Bifurcating the CAN - Feature Details

  1. CAN new features overview
  2. Customer High Speed Network (CHN)
    1. Accessible CHN system ingress endpoints
    2. Accessible CHN system egress endpoints
    3. Endpoint naming
      1. Touchpoints: effects and changes
      2. When naming occurs
      3. Ability to change post-install
    4. Endpoint addressing
      1. Touchpoints: effects and changes
      2. When addressing occurs
      3. Ability to change post-install
    5. Traffic separation and routing
      1. Touchpoints: effects and changes
      2. When configuration occurs
      3. Ability to change post-install
  3. Customer Management Management Network (CMN)
    1. Traffic separation and routing
    2. Endpoint naming
    3. Endpoint addressing
    4. Changes
      1. Touchpoints: effects and changes
      2. When configuration occurs
      3. Ability to change post install
  4. Customer Access - external/site access
    1. Traffic separation and routing
    2. Changes
      1. Touchpoints: effects and changes
      2. When configuration occurs
      3. Ability to change post-install

1 CAN new features overview

Bifurcation or splitting of the Customer Access Network (CAN) enables customization of customer traffic to and from the system. Customization will be performed during installation. In CSM 1.2, there were two new customer access networks introduced as part of the process of splitting the existing monolithic CAN:

  1. High Speed Customer Access - CHN (Customer High Speed Network) : This feature provides the ability to connect to User Application Nodes (UAN), User Access Instance (UAI), and Compute nodes and Kubernetes API endpoints from the customer site via the High Speed Network (HSN).
  2. Management Customer Access - CMN (Customer Management Network) : Using a VLAN on the Management Network, this feature allows system administrative access from the customer site. Prior to CSM 1.2, administrative access was available on the original CAN; this feature provided a traffic path and access split.

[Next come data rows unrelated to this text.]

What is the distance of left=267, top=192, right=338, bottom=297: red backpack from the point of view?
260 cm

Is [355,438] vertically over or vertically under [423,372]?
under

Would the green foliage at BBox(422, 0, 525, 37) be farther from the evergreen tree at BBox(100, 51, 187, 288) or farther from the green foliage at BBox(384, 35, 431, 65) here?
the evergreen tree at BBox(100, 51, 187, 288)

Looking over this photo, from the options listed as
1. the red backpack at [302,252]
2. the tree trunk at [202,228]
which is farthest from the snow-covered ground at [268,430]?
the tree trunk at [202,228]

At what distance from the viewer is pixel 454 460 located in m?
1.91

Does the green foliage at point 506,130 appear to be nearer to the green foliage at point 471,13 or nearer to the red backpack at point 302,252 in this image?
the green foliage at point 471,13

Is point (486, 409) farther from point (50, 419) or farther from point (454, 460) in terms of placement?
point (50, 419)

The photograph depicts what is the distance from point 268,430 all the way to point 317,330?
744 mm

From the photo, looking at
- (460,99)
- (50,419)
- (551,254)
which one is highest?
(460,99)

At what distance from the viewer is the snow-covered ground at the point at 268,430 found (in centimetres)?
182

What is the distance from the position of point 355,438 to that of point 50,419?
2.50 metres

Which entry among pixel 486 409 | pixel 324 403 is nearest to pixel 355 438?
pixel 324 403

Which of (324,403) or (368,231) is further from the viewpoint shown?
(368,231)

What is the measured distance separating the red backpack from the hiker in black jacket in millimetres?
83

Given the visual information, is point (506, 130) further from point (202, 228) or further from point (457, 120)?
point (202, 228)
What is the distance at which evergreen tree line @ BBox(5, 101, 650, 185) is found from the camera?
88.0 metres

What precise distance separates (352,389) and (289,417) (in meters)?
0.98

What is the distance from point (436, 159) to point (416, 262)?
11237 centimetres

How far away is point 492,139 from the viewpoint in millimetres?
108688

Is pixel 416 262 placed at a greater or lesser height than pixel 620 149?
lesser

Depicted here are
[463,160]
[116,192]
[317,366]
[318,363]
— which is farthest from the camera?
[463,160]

Enabling the CHN removes the original CAN.

During installation, the opportunity to enable the new features will be presented.

At this time, the customers must accept:

  • External administrator access to administrative endpoints moved to the Customer Management Network (CMN).
  • External user access to user endpoints moved to the Customer High-speed Network (CHN).
  • The CHN became the default ingress network.
  • Customer access over the legacy CAN became disabled by default.

Reverting or changing any decisions will be manual.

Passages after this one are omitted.